→ **Exercise objective**
Only one stretch of the data below is needed: the line with "我国首次发现侏罗纪早期肉食龙足迹化石" through the last line. Output it exactly and drop the pictures.

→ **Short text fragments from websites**
· · · · · · ·

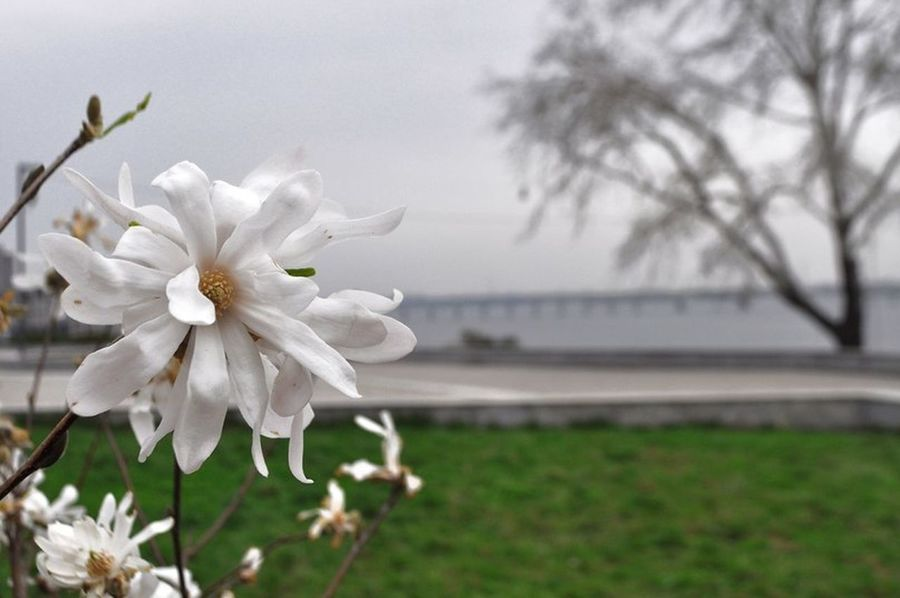 Dnipro River Flowers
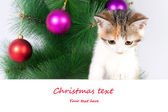 Kitten with a bulletin board and Christmas text — Stockfoto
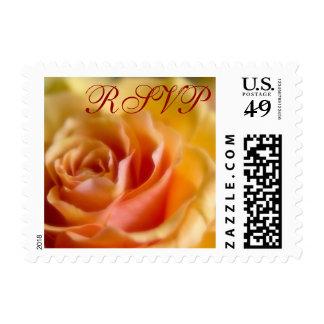 Yellow Rose • RSVP Stamp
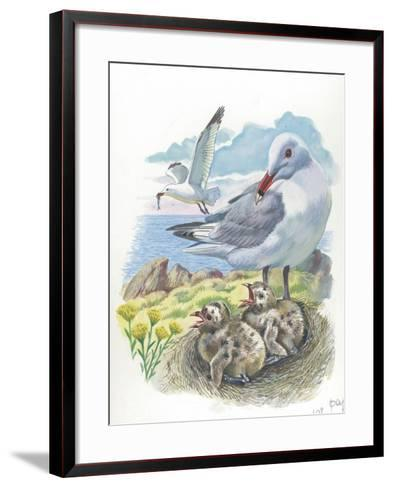 AudouinS Gull Ichthyaetus or Larus Audouinii with Chicks in Nest--Framed Art Print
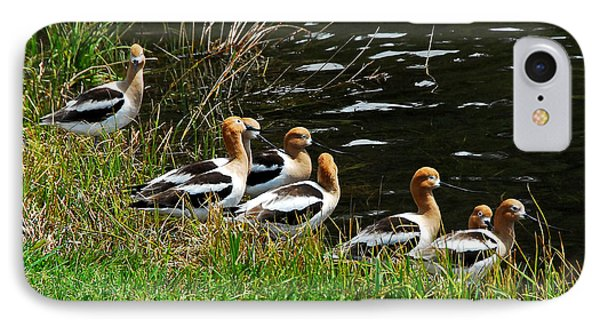 IPhone Case featuring the photograph Avocets by Sam Rosen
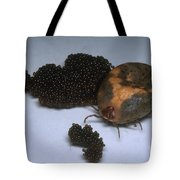 Tick With Eggs Tote Bag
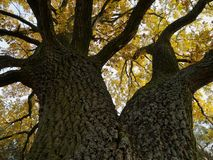 The burly oak with branched trunk, with autumn-colored leaves, view up to the tree crown. The broadly branched oak in fall, with yellow leaves. The stem and Stock Image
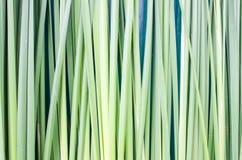 Grön gräsbakgrund Royaltyfria Foton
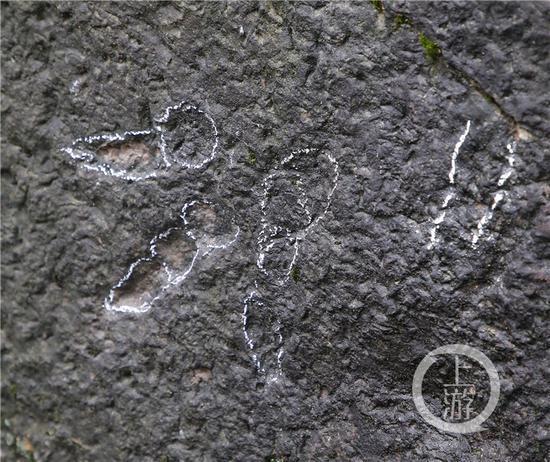 我国首次发现侏罗纪早期肉食龙足迹化石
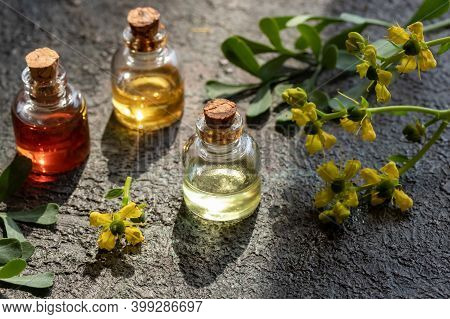 Bottles Of Essential Oil With Blooming Common Rue, Or Ruta Graveolens Twigs On A Dark Background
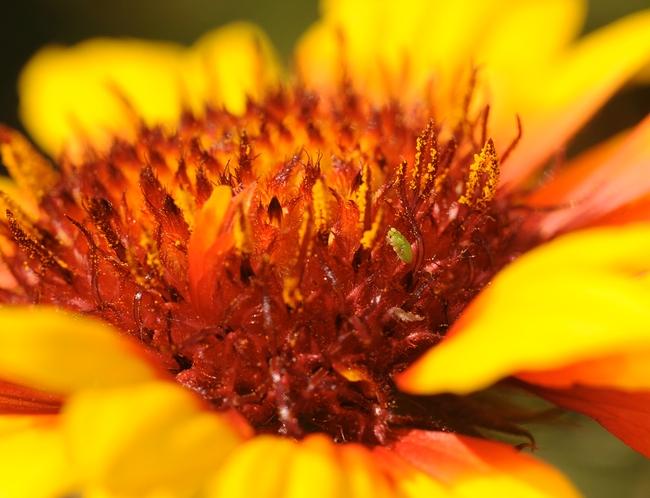 Green aphid on Gaillardia. (Photo by Kathy Keatley Garvey)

· · · · · · ·

→ **Output for this task**
 我国首次发现侏罗纪早期肉食龙足迹化石
 Bottles Of Essential Oil With Blooming Common Rue, Or Ruta Graveolens Twigs On A Dark Background
 Green aphid on Gaillardia. (Photo by Kathy Keatley Garvey)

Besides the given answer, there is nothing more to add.